- Historic Sites
“There Isn’t Any Such Thing As The Past”
DAVID McCULLOUGH tells why he thinks history is the most challenging, exhilarating, and immediate of subjects
February/March 1999 | Volume 50, Issue 1
The Johnstown flood is a fascinating subject. You wondered if I consider the darker aspects of history. Well, the Johnstown flood is really a lesson, a morality lesson about our pathetic human inclination to think that because people are in positions of responsibility, they are therefore behaving responsibly. The Johnstown flood is largely a story of human shortsightedness. After I wrote it, I was looking for a symbol of affirmation. I had two publishers come to me; one wanted me to write about the Chicago fire, and the other wanted me to do the San Francisco earthquake. And I said to myself, “I’m going to be typecast as ‘Calamity’ McCullough.”
So I was looking for a subject where human beings in a cooperative, concerted effort did something right. It was not easy finding one. And because of some remarks by friends at lunch one day, I knew it would be the Brooklyn Bridge, that wonderful American triumph, that great achievement, which was possible only because of corruption and the bad people who were mixed up in it. You know, nobody wants to write about saints. I was thrilled every time I could write about Boss Tweed, because he’s rotten, and he’s charming, and he’s effective, and he’s human. But out of all this amalgam of idealism and ambition and greed and political corruption and courage—I think more than anything it’s a story of courage—out of that comes that superlative work: great work of art, great work of engineering, great event in the history of the American city. The bridge was the beginning of heroic New York—highrise New York—and there it stands today still. It was built in the horse-and-buggy days, built when all those rivets were hand thrown.
And they didn’t know they were going to succeed. Of course, nor did the Founding Fathers, who were at Philadelphia in 1776, know they were going to succeed. In fact there was every reason to believe they weren’t going to succeed. That’s why it’s so important to put yourself in their place, in their time, to perceive reality as they saw it. That makes what they did seem all the more extraordinary. When you think of what these people did and what they were, it can make you feel as if you’re a pygmy in comparison, because of how much they accomplished in a single life.
You said that just looking at the Brooklyn Bridge made you feel good.

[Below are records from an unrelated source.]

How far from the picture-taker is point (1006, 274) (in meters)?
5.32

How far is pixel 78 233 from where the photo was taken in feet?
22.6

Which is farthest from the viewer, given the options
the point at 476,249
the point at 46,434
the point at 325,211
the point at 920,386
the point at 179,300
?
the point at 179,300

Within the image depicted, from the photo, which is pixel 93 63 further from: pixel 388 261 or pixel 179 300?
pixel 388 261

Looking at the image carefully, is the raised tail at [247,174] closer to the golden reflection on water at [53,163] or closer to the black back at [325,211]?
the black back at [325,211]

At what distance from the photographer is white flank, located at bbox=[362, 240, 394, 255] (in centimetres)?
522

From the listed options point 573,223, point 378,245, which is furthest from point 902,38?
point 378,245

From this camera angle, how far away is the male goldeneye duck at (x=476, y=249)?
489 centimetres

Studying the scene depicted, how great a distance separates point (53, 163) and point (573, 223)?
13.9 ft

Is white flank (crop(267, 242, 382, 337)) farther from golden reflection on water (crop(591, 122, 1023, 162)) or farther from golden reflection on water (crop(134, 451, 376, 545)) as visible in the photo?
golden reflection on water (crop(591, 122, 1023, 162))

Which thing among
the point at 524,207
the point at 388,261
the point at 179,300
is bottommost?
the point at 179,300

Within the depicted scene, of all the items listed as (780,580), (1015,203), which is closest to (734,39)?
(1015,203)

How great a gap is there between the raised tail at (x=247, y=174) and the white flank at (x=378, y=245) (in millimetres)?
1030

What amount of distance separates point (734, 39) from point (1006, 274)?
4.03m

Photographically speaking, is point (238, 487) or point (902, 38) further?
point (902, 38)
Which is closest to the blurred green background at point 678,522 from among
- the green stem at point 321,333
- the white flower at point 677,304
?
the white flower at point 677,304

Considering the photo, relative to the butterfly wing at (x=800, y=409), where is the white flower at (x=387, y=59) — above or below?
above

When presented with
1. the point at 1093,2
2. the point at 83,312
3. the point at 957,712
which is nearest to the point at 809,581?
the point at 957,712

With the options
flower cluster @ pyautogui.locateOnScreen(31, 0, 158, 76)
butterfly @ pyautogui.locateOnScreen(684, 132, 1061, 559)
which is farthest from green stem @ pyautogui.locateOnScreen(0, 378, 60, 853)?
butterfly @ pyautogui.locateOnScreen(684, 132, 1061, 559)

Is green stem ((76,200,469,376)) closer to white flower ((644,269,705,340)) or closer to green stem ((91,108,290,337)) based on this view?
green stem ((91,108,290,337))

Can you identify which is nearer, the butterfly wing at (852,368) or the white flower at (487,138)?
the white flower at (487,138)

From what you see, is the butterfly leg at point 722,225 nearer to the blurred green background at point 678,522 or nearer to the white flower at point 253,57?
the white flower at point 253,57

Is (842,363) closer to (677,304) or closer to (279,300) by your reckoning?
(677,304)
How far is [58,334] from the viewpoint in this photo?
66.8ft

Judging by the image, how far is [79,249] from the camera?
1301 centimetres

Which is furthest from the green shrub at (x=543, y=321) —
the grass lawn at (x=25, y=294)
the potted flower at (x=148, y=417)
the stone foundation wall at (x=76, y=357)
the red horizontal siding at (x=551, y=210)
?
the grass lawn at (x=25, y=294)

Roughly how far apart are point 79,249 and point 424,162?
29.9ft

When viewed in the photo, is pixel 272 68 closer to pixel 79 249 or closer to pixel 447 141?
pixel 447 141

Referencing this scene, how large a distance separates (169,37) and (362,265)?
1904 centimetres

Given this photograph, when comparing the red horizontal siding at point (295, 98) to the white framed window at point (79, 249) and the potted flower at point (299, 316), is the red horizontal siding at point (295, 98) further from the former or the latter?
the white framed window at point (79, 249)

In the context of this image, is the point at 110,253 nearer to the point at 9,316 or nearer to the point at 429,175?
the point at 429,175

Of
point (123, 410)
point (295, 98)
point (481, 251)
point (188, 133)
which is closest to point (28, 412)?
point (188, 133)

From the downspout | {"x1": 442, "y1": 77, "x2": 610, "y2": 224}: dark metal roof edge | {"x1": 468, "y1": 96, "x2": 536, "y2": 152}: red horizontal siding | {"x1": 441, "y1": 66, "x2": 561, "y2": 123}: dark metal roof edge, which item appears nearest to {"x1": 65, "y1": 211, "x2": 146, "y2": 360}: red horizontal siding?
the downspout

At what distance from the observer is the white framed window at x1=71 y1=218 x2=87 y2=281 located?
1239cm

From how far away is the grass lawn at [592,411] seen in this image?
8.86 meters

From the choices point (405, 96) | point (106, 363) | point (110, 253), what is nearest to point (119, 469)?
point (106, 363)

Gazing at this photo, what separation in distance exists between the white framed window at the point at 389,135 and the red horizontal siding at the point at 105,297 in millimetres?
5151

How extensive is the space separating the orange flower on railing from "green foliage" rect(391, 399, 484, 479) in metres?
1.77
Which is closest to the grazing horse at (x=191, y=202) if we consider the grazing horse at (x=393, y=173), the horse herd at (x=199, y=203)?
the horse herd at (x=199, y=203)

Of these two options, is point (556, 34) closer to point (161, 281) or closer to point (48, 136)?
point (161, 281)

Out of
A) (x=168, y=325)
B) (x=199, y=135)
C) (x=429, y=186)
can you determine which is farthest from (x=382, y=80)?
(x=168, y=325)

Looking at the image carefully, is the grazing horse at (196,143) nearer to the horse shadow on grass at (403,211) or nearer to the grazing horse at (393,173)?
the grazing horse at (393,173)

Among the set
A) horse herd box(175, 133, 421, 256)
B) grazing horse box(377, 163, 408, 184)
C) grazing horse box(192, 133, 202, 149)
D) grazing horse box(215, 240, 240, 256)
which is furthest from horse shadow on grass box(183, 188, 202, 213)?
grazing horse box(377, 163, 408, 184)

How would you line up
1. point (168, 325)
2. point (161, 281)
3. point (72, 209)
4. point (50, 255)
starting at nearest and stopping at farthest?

It still does. It is this triumphant structure, rising up out of those cities, rising up out of that distant time, telling us that we can build, we can do things well that will have a long life, that are enduring. Bridges were falling down all over the place then. What the Brooklyn Bridge is saying is that if you really care about who you are and what you do, about what your work is, you will want it to stand the test of time. That civilization is saying to us, “This is the best we can do, and it is very good.”
The bridge represents a collective effort drawing on ideas and ideology and aspirations that come from elsewhere, built by immigrants who did the hard labor at the risk of their lives, and designed by a German immigrant, John Roebling, but carried on by his son. The father, the old man, who was a tyrannical, humorless, and sometimes abusive man, was the great suspension-bridge genius of the nineteenth century. He died in 1869, just as the bridge was about to begin. He was killed as a consequence of an accident—died of lockjaw, a terrible way to die, an awful death. And his son took over. His son was then in his thirties, and most of the engineers who worked on that bridge were young men. The average age was about thirty-two. In a way, that’s a metaphor for our society, our country. The founders, if you will, created the plan, the ideal concept. But then they went away, and it’s been up to us to try to make it work, to build a nation.
Did you have a particular interest in engineering when you began that book?
I had no interest in engineering or mathematics. But I did find out that if you’re motivated, if you want to know how something was done, if you want to understand physics and mathematics and civil engineering, you can do it. When you learn things that way—by doing it yourself, figuring it out yourself—you learn it in a way that you never forget.
The Panama Canal book and the Brooklyn Bridge book were exciting adventures for me because I got to know those people. One of the advantages is that unlike politicians and military heroes, they didn’t have the sense that, “Oh, I’m going to be a figure in history. So I’m going to write this letter. I’m going to keep this diary, so some future historian will admire me for what I’m saying and how I’m behaving.” So their letters, their diaries, their stories are often much more genuine, not so self-conscious.
What’s the cultural significance of the Panama Canal? I know it saved a lot of shipping time, but what did it mean for America to have built that?
Well, the fact that the French had failed, I think, was a very powerful motivating force, because we were going to pick up where Europe had not done the job, and we were going to show them that we could do it.